__Daftar Entri__.
- - -
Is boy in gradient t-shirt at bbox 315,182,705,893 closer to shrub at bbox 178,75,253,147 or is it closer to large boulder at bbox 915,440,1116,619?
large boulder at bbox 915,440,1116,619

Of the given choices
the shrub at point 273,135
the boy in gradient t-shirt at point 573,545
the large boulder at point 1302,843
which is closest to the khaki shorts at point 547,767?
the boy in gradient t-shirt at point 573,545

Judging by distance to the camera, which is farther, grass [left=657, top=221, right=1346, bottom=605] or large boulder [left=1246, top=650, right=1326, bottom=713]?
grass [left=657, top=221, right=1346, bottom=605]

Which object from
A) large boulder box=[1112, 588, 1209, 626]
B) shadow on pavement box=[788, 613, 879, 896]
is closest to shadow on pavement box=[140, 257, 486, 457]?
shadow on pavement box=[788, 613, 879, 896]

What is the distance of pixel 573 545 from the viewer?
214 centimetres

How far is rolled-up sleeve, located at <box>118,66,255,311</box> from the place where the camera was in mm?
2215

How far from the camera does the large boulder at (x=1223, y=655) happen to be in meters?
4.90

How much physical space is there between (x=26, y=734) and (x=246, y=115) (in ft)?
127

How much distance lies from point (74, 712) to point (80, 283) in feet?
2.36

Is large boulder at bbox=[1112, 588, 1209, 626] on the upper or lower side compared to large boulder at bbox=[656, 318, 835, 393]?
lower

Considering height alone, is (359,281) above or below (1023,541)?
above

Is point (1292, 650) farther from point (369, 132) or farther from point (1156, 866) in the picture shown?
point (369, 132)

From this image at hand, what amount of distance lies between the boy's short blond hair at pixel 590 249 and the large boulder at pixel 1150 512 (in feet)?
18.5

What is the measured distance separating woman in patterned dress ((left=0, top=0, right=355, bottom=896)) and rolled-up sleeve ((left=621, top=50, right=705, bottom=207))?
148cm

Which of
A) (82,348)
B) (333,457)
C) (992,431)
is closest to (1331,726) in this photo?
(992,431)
- - -
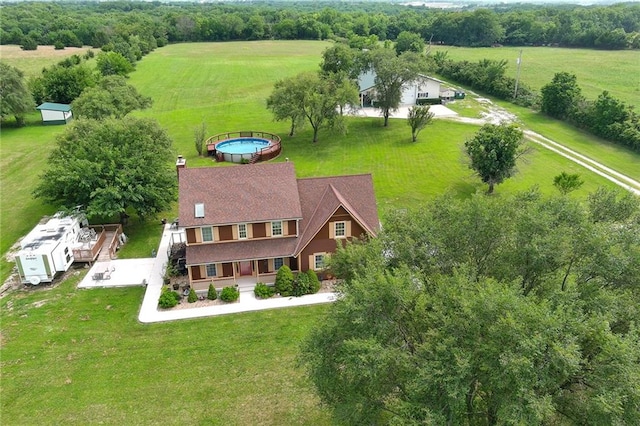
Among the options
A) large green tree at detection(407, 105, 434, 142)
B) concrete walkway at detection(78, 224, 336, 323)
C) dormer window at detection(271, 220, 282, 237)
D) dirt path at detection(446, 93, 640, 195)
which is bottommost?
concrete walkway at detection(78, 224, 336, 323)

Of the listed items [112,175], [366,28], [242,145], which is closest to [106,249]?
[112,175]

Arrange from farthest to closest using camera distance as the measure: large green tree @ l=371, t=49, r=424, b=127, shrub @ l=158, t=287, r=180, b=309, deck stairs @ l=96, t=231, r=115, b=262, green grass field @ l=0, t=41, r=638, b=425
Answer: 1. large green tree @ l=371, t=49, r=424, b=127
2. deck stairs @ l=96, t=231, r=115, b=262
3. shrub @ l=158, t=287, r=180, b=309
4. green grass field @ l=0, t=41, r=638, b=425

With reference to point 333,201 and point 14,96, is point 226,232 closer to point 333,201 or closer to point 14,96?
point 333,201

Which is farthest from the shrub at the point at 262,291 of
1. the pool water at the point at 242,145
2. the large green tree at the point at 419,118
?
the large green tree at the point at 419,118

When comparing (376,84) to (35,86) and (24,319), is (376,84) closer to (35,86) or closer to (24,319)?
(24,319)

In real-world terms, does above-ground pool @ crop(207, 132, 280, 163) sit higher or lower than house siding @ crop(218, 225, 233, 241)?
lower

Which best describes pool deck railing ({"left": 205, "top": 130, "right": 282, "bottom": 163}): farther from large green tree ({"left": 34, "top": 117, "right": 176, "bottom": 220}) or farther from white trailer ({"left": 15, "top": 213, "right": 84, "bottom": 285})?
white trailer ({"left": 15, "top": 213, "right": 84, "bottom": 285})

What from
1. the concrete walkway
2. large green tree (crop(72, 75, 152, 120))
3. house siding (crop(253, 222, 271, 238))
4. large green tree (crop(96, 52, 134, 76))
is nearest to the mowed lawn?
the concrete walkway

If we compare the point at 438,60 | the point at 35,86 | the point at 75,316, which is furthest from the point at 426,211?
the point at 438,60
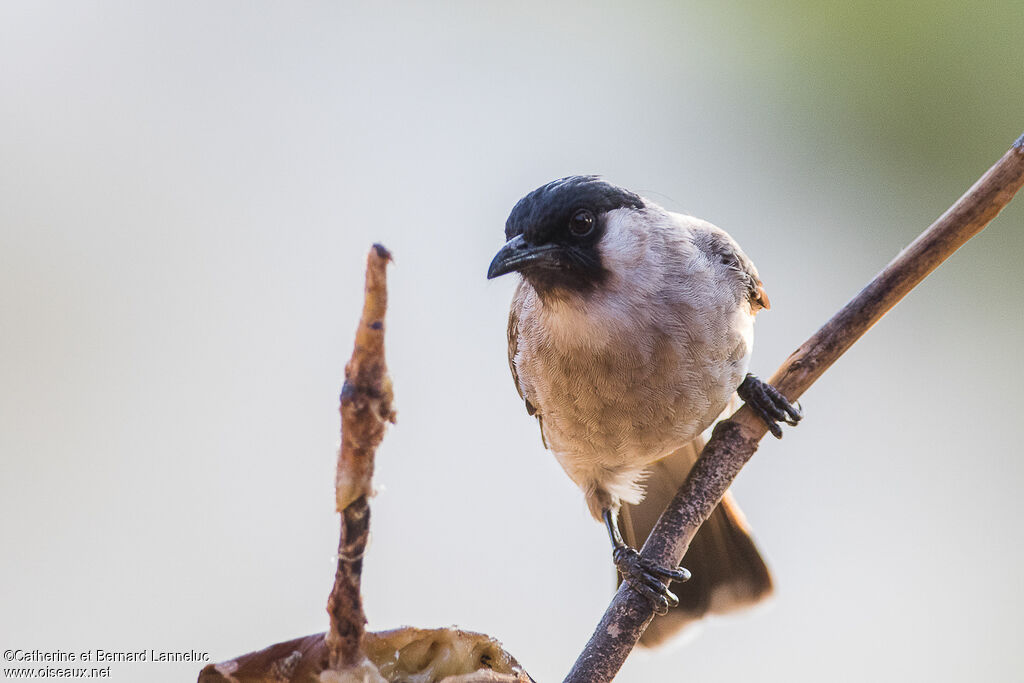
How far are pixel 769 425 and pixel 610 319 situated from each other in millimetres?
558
- - -
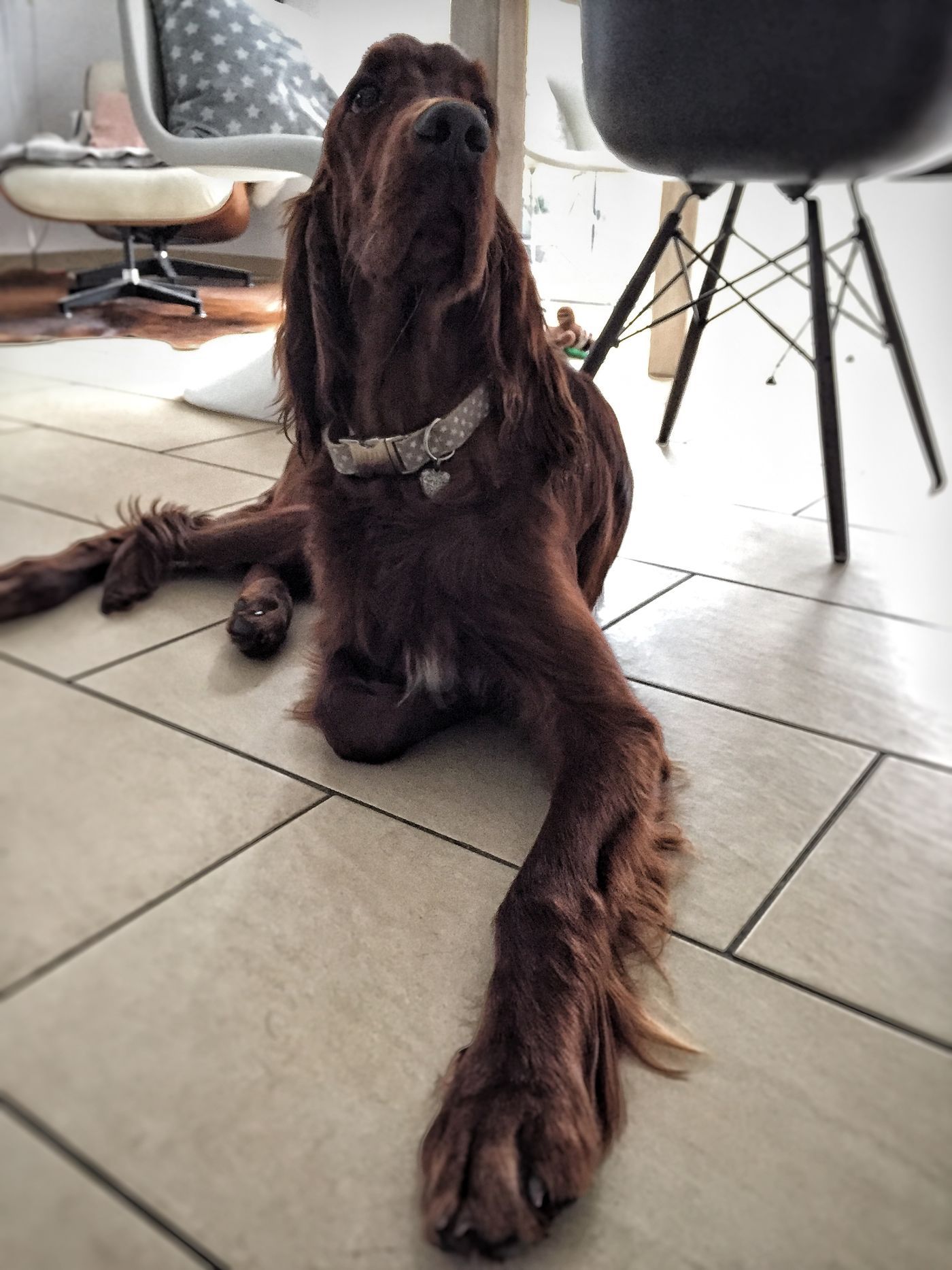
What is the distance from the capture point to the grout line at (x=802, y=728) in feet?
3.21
- - -
__Isi Tugas__. Baris mana saja dalam entri di atas yang memuat kata "rolled"? Tunjukkan dan salin setiap baris tersebut.

__Hasil Tugas__.
How far is rolled-up sleeve, located at <box>118,66,255,311</box> from the place where the camera was in mm?
What is the measured distance separating woman in patterned dress ((left=0, top=0, right=355, bottom=896)) and rolled-up sleeve ((left=621, top=50, right=705, bottom=207))?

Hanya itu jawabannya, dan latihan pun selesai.